Schon während dieser Zeit haben wir uns alternative Schulmodelle in anderen Bezirken angesehen, um die individuelle Entwicklungsbegleitung unserer Kinder auch mit dem Pflichtschuleintritt weiterführen zu können. Für eine reformpädagogische Beschulung unserer Kinder wären wir bereit gewesen unseren Lebensmittelpunkt zu verlegen. Heute sind wir sehr froh über das regionale alternative Schulangebot und die geleistete Aufbauarbeit der SchulgründerInnen.

 

Von großer Bedeutung war für uns der Aufnahmeprozess der Freien Schule Kremstal, welcher es uns ermöglicht hat, unsere dennoch vorhandenen Zweifel und Unsicherheiten auszuräumen, indem wir die Balance zwischen inhaltlichen Angeboten und emotionaler Begleitung bestätigt sahen. Trotz finanzieller Belastung wurde uns die Entscheidung auf Grund der durchdachten Umsetzung des Konzepts sehr erleichtert.

 

Unser Sohn hat sich, nachdem er drei Schulen (1 Regelschule, 2 Alternativschulen) angesehen hat, ganz spontan für die Freie Schule Kremstal entschieden, vielleicht weil er sich dort am wohlsten fühlen konnte oder auch weil er unsere Zufriedenheit mit der Schule wahrnehmen konnte. Er beendet sein erstes Schuljahr in den nächsten Wochen und kann als Schulanfänger auf viele Erfahrungen zurückdenken. In den Wochen bis Weihnachten hat er sich die Zeit nehmen können seinen Platz in der Schulgemeinschaft zu finden und Freundschaften aufzubauen. Er hat gelernt seine Unzufriedenheiten und Meinungen als einer der jüngsten in der Schulversammlung einzubringen und bei den Pädagogen hat er Anregung, Zuspruch, Trost und Sicherheit finden können. In Konfliktsituationen mit Schulkollegen fühlte er sich von den Pädagogen verstanden und fair begleitet. Einer intensiven Phase mit Rollenspielen, Gesellschaftsspielen und der Mathematik, folgten Wochen der Musik und Naturwissenschaften, dazwischen wurde gebaut, geklettert und Feuer gemacht. Seine Schritte können wir völlig ohne Hausübungen Woche für Woche durch seine Interessen und Aktivitäten zu Hause wahrnehmen, oft überraschend begleiten und in den Elterngesprächen reflektieren. Zur Zeit hat sich unser Sohn die tägliche Dokumentation als Ziel gesetzt und versucht sich auch zu Hause in den verschiedenen Schriftarten, womit zumindest ich im ersten Schuljahr sicher nicht gerechnet habe. In seinem eigenen Tempo lernt er Schritt für Schritt sein Leben zu erweitern und auszufüllen.

 

Mit Freude sehe ich ihn wachsen, wie damals bei seinen ersten Schritten und Worten als Kleinkind. Ich danke allen Pädagogen für die ganzheitliche Wahrnehmung und aufmerksame Begleitung meines Sohnes und erwarte mit Neugier den Schuleintritt seines Bruders im kommenden Herbst.

 

Meine Erfahrung lässt mich hoffen, dass diese Art zu Lernen unsere Zukunft positiv verändern wird und mehr Familien und auch Firmen unsere entstandene Gemeinschaft wertschätzen und unterstützen.«

 

 

Huda Gozem, Mutter eines Kindes der Freien Schule Kremstal

 

 

»Mir als Pädagogin ist das Lernen aus innerem Antrieb sehr wichtig.
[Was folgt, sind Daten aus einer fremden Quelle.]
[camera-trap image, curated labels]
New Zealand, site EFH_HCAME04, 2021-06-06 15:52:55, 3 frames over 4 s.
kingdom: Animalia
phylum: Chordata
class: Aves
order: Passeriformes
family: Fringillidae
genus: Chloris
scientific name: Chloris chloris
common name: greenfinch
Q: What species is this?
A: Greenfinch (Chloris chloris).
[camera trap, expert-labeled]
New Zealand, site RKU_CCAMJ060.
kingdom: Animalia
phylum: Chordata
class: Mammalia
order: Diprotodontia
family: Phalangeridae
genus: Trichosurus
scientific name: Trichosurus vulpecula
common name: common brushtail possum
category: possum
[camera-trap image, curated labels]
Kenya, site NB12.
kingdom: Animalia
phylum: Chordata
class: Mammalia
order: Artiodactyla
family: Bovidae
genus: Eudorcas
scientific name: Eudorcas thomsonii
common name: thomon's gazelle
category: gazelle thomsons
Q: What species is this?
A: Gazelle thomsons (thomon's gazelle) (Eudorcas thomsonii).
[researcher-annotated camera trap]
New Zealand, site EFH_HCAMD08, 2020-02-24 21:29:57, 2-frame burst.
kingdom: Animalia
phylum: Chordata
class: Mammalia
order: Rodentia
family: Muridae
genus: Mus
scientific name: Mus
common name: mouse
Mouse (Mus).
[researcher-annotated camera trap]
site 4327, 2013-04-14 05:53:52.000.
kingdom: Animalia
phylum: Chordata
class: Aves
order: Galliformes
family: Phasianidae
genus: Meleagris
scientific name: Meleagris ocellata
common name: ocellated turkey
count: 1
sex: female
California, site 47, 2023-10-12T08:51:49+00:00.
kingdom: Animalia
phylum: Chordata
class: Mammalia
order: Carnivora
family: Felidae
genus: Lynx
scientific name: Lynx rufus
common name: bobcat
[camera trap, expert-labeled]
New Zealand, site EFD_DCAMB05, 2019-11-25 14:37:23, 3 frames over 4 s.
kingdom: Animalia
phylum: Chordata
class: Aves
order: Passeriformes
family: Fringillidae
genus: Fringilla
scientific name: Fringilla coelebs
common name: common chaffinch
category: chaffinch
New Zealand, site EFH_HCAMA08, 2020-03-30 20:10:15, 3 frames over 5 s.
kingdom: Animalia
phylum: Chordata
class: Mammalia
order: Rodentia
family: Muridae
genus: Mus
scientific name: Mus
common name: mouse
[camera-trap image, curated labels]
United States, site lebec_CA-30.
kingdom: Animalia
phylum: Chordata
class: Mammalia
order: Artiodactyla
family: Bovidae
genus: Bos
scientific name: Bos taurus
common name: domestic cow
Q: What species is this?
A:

Nur die Dinge, die sie mit großer Freude und Begeisterung von sich aus lernen,

die prägen sich auch fürs Leben ein.

Die Kinder lernen durch eigenes Tun und so "begreifen" sie tatsächlich,

was sie lernen. Wir stellen nicht die Theorie in den Vordergrund, sondern die Kinder

experimentieren und probieren aus und kommen so zur Erkenntnis.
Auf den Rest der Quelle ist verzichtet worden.